As far as psychiatric drugs go, there are many problems. I may write an article on them in the future if I can find enough sources on the web so I don't have to type pages from my books. There are several issues Michael has not mentioned, the most important ones being Tardive Dyskinesia and withdrawal & rebound effects. Lithium, for example, frequently causes mania upon withdrawal:

Lithium and Anticonvulsant Withdrawal Reactions

Lithium raises the serious issue of confusing withdrawal difficulties with relapse. In fact, lithium withdrawal reactions exactly mimic the manic symptoms that lead to the start of lithium treatment. Doctors prescribe lithium primarily to treat mania; often, mania rapidly follows lithium withdrawal. How is the doctor or patient to know whether this condition is withdrawal mania or a return of the orginal psychiatric problem?

Some doctors refuse to see a specific syndrome of withdrawal from lithium. Others suggest that a true lithium withdrawal syndrome cannot merely resemble mania but that "tremor, dizziness, and sometimes epileptic seizures" should also be observed.[1] We believe, however, that the latter opinions are further instances in which doctors have thoughtlessly attributed disturbed reactions after drug withdrawal to the patient's "underlying illness" rather than to the drug treatment itself.

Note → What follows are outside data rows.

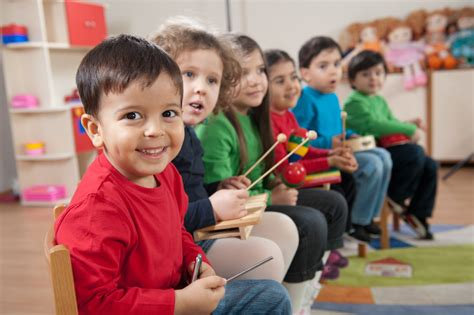 Here are 8 music classes for toddlers. 5 Benefits to Young Children Taking Music FunTime Classes | Omaha School of Dance and Music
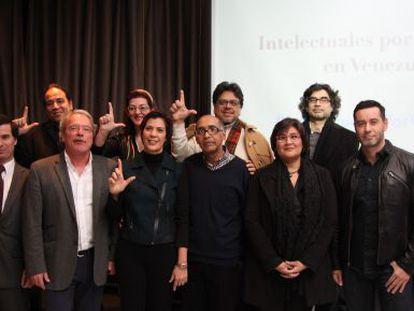 Dez dos membros da Caravana pela Liberdade, nesta sexta-feira em Madri.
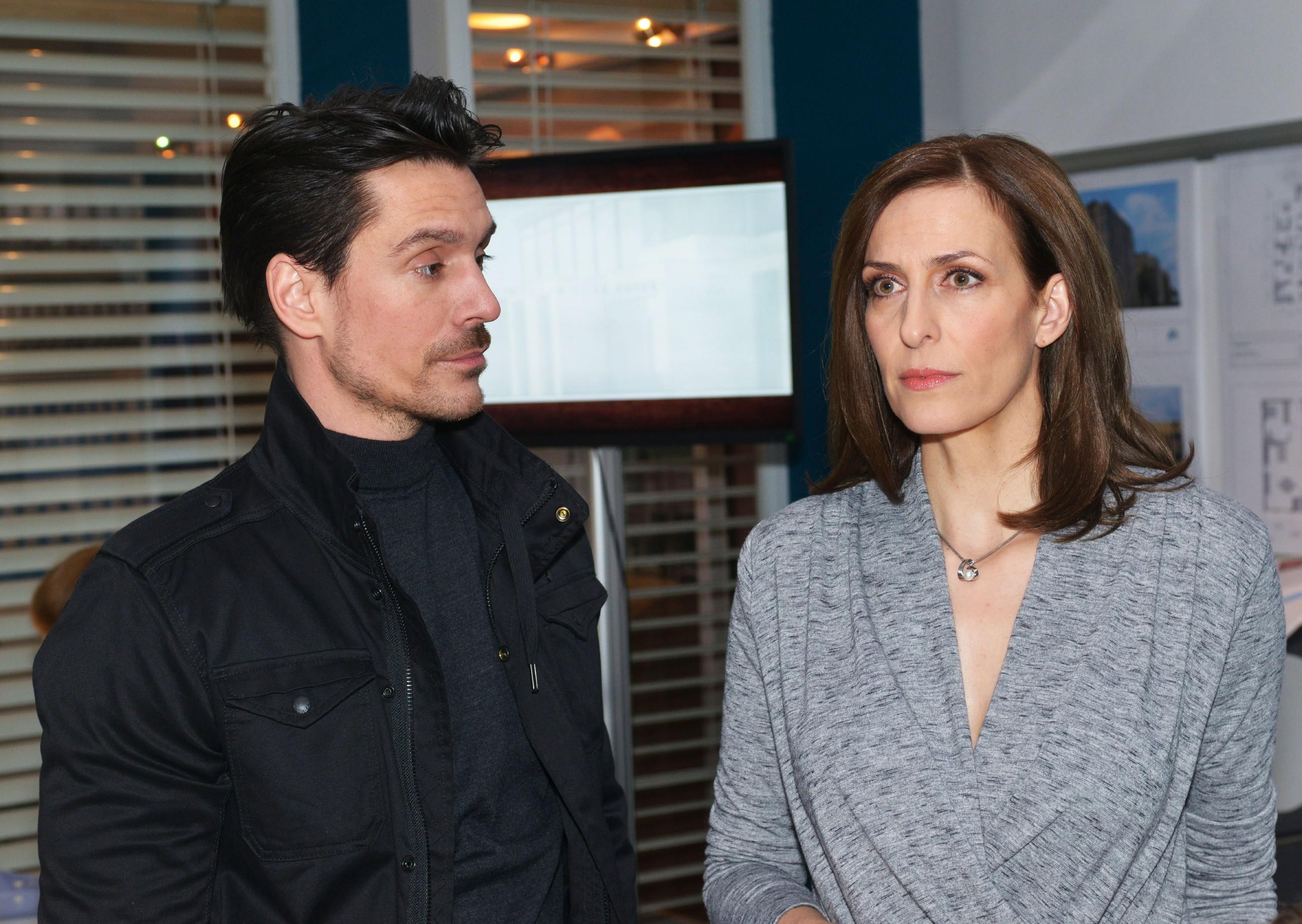 Katrin (Ulrike Frank) versucht ihre aufkommende Angst zu verbergen, als sie von David (Philipp Christopher) von dem Riss im Fundament erfährt, in dem Frederics Leiche versteckt liegt. (Quelle: RTL / Rolf Baumgartner)
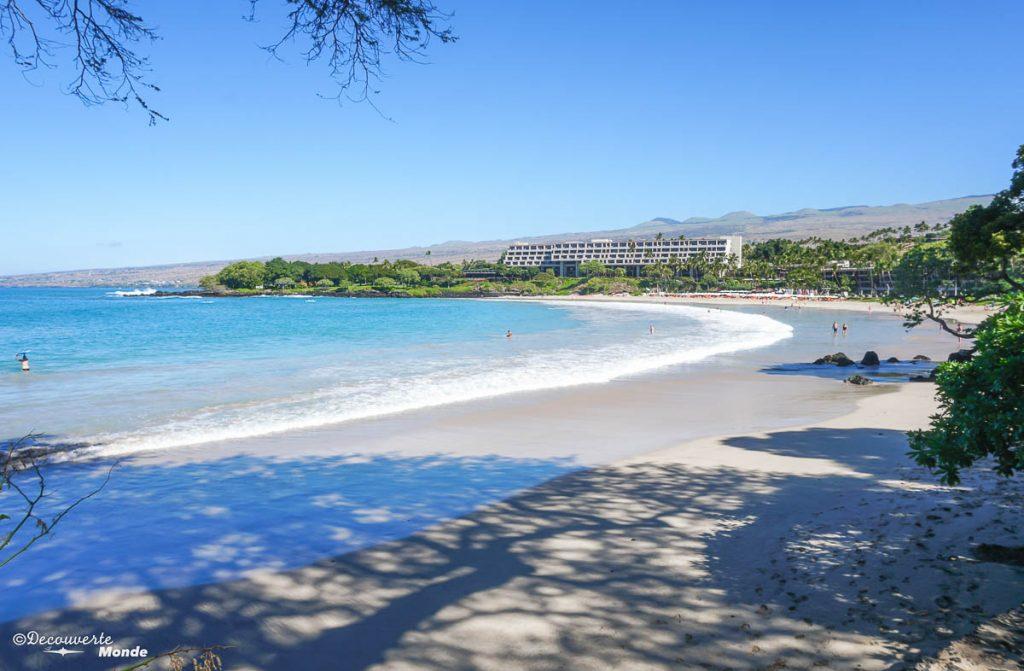Big Island : Mon voyage de 10 jours sur la plus grande des îles d'Hawaii. Ici la plage de Mauna Kea. Retrouvez l'article ici: https://www.decouvertemonde.com/big-island-voyage-iles-hawaii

The rapid recurrence of mania can happen even among patients who have been taking the drug for years, are seemingly "well-stabilized," and are withdrawn from it for only four or five days.[2] In one study, researches abruptly switched twenty-one previously manic patients to placebos. They had taken lithium continuously for an average of four years. The authors write: "Within 14 days on placebo, 11 patients relapsed into severe psychotic states with paranoid, manic and depressive syndromes. ... Most of the other patients not relapsing into psychotic states reported anxiety, nervousness, increased irritability and alertness, [and] sleep disturbances."[3]

One review systematically examined fourteen published studies of lithium withdrawal involving 257 "manic-depressive" patients with an average of thirty months of stable lithium treatment. Of the new manic episodes that occurred, more than 50 percent were experienced within three months of withdrawal. Also observed was a staggering 28-fold increase in the risk of new manic episodes for patients just withdrawn from lithium.[4] Another review of published and unpublished studies on lithium withdrawal yielded similar conclusions.[5] This evidence led one doctor to state candidly: "[F]rank manic symptoms are the defining feature of significant withdrawal effects and appear to be of a comparable severity to those seen in manic illness generally, often requiring hospital admission."[6]

Increases in energy and alertness, heightened emotional response, increased concentration, and decreased thirst are sometimes reported even in patients who do not experience mania during withdrawal.[7]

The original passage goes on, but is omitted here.